THE DELIVERANCE OF DANCING BEARS
by Elizabeth Stanley
Winner, 2003 ASPCA® Henry Bergh Children’s Illustration Award
Reading Level: Ages 4-8
Dancing bears were a common site in times past. Their owners were often gypsies who performed with their animals on the streets of Eastern European cities to earn money. This contemporary fable tells the tale of one such bear who is made to “dance” by being manipulated by a ring through its nose, that is until one man buys the bear from its owner and gives it a life of freedom and caring. This is a potent story about respecting the dignity of all animal life and the power of one person to make a difference.
ASK: Think about the title of this story. What do you think this story is about? Be sure to look up the word deliverance. Think of a new title using your own words.
SHOW: Look at the cover of the book and flip through the pages, glancing at the illustrations. Can you tell where and when this story takes place?
CONNECT: This story was written recently but takes place in the past in Turkey. This is a country between eastern Europe and western Asia. Read the postscript at the end of the book to learn why the author decided to write this book.
ASK: What do you read in the story that tells you the bear is being treated cruelly? How does this contrast to what the bear would be doing in the wild?
SHOW: Look at the pictures of the bear in captivity. You can look at an animal, wild or domesticated, and it will show expressions of emotions such as happiness, joy, sadness, or despair through its facial and body language. How do you think the bear might be feeling? Compare this to the pictures of the bear in the wild.
CONNECT: Where have you seen animals behind bars or being ill-treated?
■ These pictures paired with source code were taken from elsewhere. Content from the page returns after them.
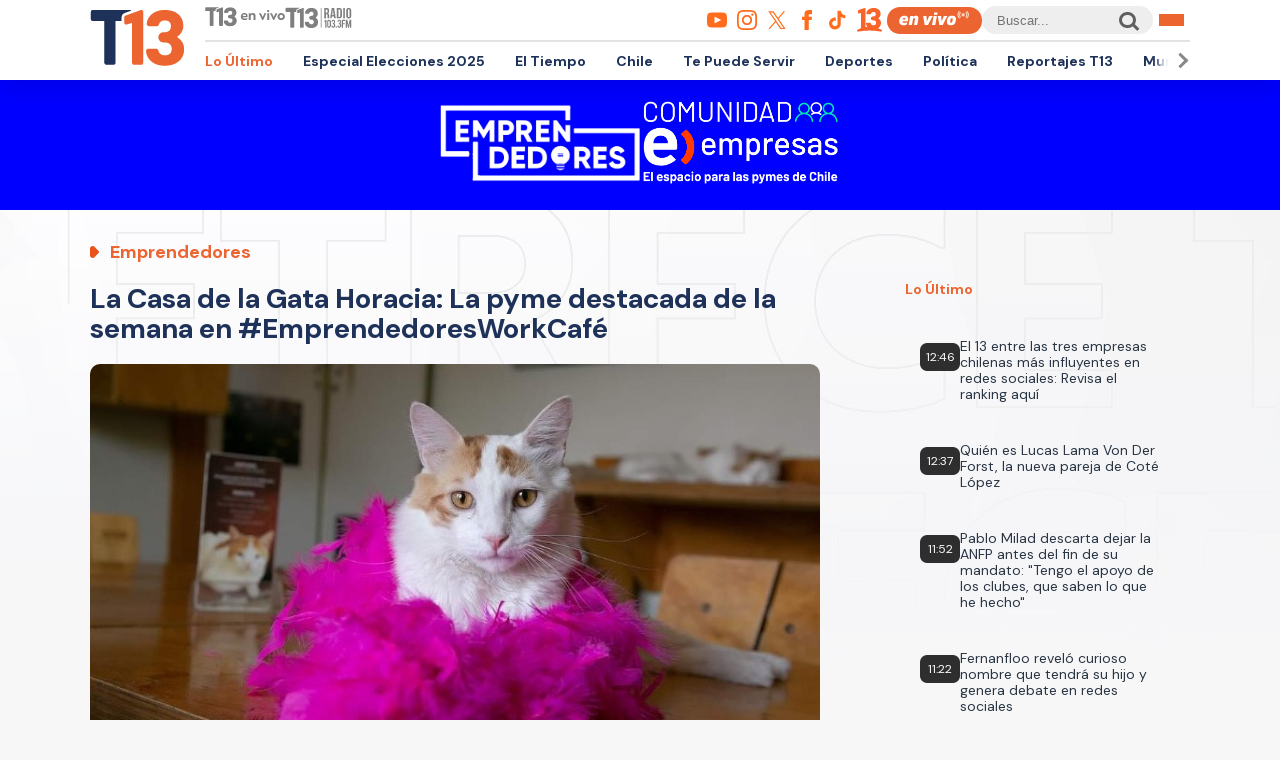

--- FILE ---
content_type: text/html; charset=utf-8
request_url: https://www.google.com/recaptcha/api2/aframe
body_size: 269
content:
<!DOCTYPE HTML><html><head><meta http-equiv="content-type" content="text/html; charset=UTF-8"></head><body><script nonce="lJEDIcs4nWAomuZGW8eTnw">/** Anti-fraud and anti-abuse applications only. See google.com/recaptcha */ try{var clients={'sodar':'https://pagead2.googlesyndication.com/pagead/sodar?'};window.addEventListener("message",function(a){try{if(a.source===window.parent){var b=JSON.parse(a.data);var c=clients[b['id']];if(c){var d=document.createElement('img');d.src=c+b['params']+'&rc='+(localStorage.getItem("rc::a")?sessionStorage.getItem("rc::b"):"");window.document.body.appendChild(d);sessionStorage.setItem("rc::e",parseInt(sessionStorage.getItem("rc::e")||0)+1);localStorage.setItem("rc::h",'1762703935252');}}}catch(b){}});window.parent.postMessage("_grecaptcha_ready", "*");}catch(b){}</script></body></html>

--- FILE ---
content_type: application/javascript; charset=utf-8
request_url: https://fundingchoicesmessages.google.com/f/AGSKWxU8_VfSIzu3xCWSSHGPvPVcHt46j8w3RMCj9sCYmR_dXKgifrybQHJTQQjDXuT2yQzk5r_X_TrhqPrsMUjVeCGjayk3Lic4GhsXH_KVROMzebJ5l1fy85DUJK6sgHBHHEVDQ38bWisuJRCjNdDihHv5Hrx3L5ibqqNgCtN8poKYnUZId60zLBxzTGmk/_/ad_tickets..php?adv_/adsm2./ad-ros-/generic.ads.
body_size: -1282
content:
window['8cc8b730-8d81-45a0-bf7d-6f3c649db9e4'] = true;

--- FILE ---
content_type: text/javascript;charset=utf-8
request_url: https://p1cluster.cxense.com/p1.js
body_size: 99
content:
cX.library.onP1('eq2e2845m4qc3gjyz46e74w8s');


--- FILE ---
content_type: text/javascript;charset=utf-8
request_url: https://id.cxense.com/public/user/id?json=%7B%22identities%22%3A%5B%7B%22type%22%3A%22ckp%22%2C%22id%22%3A%22mhrwerourrymk9cy%22%7D%2C%7B%22type%22%3A%22lst%22%2C%22id%22%3A%22eq2e2845m4qc3gjyz46e74w8s%22%7D%2C%7B%22type%22%3A%22cst%22%2C%22id%22%3A%22eq2e2845m4qc3gjyz46e74w8s%22%7D%5D%7D&callback=cXJsonpCB2
body_size: 205
content:
/**/
cXJsonpCB2({"httpStatus":200,"response":{"userId":"cx:1lqdbdaw1yb1j2n2qjiadh8p3j:ozewoprdddn6","newUser":false}})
What were these animals’ natural habitats?
ASK: Why does Yusuf rescue the bears?
SHOW: Look at the last picture in the book. How do you think Yusuf feels as he watches the bears?
CONNECT: Just like Yusuf, our role as caretakers of wildlife is to care for our environment and to respect the natural habitat and habits of wild animals. Think of at least two ways that you can be a caretaker of animal wildlife.
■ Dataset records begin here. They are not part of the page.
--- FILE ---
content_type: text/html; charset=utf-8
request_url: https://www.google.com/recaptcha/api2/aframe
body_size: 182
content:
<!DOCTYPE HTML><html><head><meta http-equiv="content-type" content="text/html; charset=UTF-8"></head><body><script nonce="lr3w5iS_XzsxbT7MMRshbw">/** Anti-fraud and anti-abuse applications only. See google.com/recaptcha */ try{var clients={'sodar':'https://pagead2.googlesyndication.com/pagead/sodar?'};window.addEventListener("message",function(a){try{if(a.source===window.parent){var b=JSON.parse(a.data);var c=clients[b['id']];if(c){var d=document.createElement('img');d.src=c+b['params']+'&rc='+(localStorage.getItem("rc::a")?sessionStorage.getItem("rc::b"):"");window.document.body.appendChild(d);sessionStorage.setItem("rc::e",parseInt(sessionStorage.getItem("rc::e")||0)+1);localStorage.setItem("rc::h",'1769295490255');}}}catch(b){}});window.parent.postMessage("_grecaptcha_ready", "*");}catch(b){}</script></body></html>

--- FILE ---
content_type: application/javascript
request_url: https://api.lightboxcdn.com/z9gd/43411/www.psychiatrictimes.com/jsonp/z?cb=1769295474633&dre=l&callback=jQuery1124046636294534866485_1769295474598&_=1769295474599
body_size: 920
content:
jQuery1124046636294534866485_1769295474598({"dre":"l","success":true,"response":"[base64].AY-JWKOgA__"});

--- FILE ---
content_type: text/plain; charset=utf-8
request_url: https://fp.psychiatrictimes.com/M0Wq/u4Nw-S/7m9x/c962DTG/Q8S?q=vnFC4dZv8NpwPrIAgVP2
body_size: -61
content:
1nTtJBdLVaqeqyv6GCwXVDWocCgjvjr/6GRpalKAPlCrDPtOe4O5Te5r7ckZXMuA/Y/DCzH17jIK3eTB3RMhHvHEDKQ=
- Even though it is illegal, sloth bears in both India and Pakistan are still being captured and forced to “dance.” They are taken from their mothers at a very young age and are pierced through the nose with red-hot needles, through which a rope is threaded. When the rope is pulled, the bears appear to dance, but they are really just being pulled around. This is not something they want to do, nor is it natural. These bear cubs often lose their teeth and are starved and hurt. Many bear cubs die. Sign an online petition to help dancing bears in India. Go to www.petitiononline.com/t1d2b3/petition.html.
- Or, write a letter yourself to India’s Minister of Environment. The World Society for the Protection of Animals has some great letter-writing tips at www.wspa-international.org/write_letter.asp. Send your letter to:
Secretary of Environment and Forest
Ministry of Environment and Forest
Government of India
Paryavaran Bhawan, CGO Complex
New Delhi - 110 003
- To read more about actual dancing bears today, read these two articles online:
- “The Last of the Dancing Bears” (www.msnbc.msn.com/id/19250096)
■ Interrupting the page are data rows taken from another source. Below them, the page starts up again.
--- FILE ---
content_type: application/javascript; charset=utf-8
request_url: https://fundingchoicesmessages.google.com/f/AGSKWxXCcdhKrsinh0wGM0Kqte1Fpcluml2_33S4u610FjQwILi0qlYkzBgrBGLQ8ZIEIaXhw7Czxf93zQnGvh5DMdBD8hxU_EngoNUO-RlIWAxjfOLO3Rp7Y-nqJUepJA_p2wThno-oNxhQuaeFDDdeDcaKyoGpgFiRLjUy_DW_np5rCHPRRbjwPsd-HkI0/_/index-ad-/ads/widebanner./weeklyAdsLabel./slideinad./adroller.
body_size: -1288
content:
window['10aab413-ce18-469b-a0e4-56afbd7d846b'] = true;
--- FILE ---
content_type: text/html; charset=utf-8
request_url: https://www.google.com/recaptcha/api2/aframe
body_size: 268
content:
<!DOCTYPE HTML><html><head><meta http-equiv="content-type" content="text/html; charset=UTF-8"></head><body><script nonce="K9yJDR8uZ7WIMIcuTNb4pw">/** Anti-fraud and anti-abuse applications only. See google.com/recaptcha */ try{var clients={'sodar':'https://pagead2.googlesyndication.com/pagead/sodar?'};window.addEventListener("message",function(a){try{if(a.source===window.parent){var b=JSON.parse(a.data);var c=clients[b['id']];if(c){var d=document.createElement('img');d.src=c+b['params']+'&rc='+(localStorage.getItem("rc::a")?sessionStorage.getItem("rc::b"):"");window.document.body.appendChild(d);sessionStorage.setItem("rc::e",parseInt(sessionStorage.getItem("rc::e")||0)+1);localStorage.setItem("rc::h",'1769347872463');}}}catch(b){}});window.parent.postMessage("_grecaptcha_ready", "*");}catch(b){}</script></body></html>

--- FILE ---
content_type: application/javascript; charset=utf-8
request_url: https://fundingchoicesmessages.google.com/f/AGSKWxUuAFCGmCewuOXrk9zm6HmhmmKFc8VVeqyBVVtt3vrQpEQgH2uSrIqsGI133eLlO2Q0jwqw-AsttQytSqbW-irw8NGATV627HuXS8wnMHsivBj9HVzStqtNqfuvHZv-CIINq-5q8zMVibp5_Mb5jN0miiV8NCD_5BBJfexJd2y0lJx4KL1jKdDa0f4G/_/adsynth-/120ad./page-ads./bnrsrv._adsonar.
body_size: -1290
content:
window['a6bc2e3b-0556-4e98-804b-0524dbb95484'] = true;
- “Freedom Bought for Bulgarian Dancing Bears” (www.awionline.org/pubs/Quarterly/05_54_2/542p9.htm)
Then answer these questions for each article:
- Where do these dancing bears live?
- Who owned the bears and why?
- How were these bears treated? How are these bears like the bear in the story?
- Who rescued these bears? And where are the bears now?
- Performing animals are sometimes trained using cruel practices like those in this story. For example, elephants are often chained and hit with a bullhook, a kind of club with a sharp metal hook at one end, to get them to perform certain tricks. As well, they are forced to leave their mothers at an early age, and lack their natural social group (elephants are very social animals and need a familiar herd to thrive). What can you do to stand up for circus animals?
- Don't go to the circus—unless it's one that doesn't feature any animal performers. Most people who attend the circus aren't aware of the abuse that goes on behind the scenes. For a list of animal-free circuses, go to www.aspca.org/site/PageServer?pagename=kids_ri_circus.
- Spread the word by writing a letter to the editor of the local paper when the circus is in the area. For ideas on what to include in your letter, visit the ASPCA Web site—www.aspca.org.
- Learn as much as you can about the different kinds of animals that perform in circuses. Find out where and how they live in the wild. You can also find out what conservation groups are doing to help these species in the wild. Support them and tell them how much you care about these animals.